── Raw data ──
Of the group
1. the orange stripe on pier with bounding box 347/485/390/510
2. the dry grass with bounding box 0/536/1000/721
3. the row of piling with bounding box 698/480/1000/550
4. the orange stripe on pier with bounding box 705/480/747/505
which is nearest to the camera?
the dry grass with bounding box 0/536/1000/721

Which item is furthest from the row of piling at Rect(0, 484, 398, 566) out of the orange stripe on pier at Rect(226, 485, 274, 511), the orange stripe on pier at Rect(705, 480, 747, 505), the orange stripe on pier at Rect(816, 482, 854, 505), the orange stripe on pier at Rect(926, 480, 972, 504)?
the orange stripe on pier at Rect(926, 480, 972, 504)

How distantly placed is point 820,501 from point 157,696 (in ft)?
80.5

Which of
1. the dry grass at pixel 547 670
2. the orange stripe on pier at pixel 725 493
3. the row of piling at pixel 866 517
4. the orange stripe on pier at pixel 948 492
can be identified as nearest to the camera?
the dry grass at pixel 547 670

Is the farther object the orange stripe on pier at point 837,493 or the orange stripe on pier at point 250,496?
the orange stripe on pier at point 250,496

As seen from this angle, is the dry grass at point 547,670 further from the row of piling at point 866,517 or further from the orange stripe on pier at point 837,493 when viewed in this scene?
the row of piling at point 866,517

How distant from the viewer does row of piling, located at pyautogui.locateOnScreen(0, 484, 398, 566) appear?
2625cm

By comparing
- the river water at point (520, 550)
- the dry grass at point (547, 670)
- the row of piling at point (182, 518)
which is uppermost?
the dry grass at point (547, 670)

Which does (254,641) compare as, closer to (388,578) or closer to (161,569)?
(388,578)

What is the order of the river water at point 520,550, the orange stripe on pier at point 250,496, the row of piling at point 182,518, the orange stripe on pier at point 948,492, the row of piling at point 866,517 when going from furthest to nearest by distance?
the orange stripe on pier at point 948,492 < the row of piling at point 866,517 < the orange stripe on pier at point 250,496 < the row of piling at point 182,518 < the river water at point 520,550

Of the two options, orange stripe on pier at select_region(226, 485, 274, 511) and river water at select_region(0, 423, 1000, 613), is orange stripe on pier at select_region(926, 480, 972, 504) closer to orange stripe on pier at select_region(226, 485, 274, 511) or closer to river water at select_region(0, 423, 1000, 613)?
───
• _Given request_
Format everything from the line containing "As seen from" down to the last line of the items above as a JSON list of strings, one string per line, with blank lines omitted.

• _Exercise result_
[
  "As seen from this angle, is the dry grass at point 547,670 further from the row of piling at point 866,517 or further from the orange stripe on pier at point 837,493 when viewed in this scene?",
  "the row of piling at point 866,517",
  "How distant from the viewer does row of piling, located at pyautogui.locateOnScreen(0, 484, 398, 566) appear?",
  "2625cm",
  "By comparing",
  "- the river water at point (520, 550)",
  "- the dry grass at point (547, 670)",
  "- the row of piling at point (182, 518)",
  "which is uppermost?",
  "the dry grass at point (547, 670)",
  "Which does (254,641) compare as, closer to (388,578) or closer to (161,569)?",
  "(388,578)",
  "What is the order of the river water at point 520,550, the orange stripe on pier at point 250,496, the row of piling at point 182,518, the orange stripe on pier at point 948,492, the row of piling at point 866,517 when going from furthest to nearest by distance?",
  "the orange stripe on pier at point 948,492 < the row of piling at point 866,517 < the orange stripe on pier at point 250,496 < the row of piling at point 182,518 < the river water at point 520,550",
  "Of the two options, orange stripe on pier at select_region(226, 485, 274, 511) and river water at select_region(0, 423, 1000, 613), is orange stripe on pier at select_region(926, 480, 972, 504) closer to orange stripe on pier at select_region(226, 485, 274, 511) or closer to river water at select_region(0, 423, 1000, 613)?"
]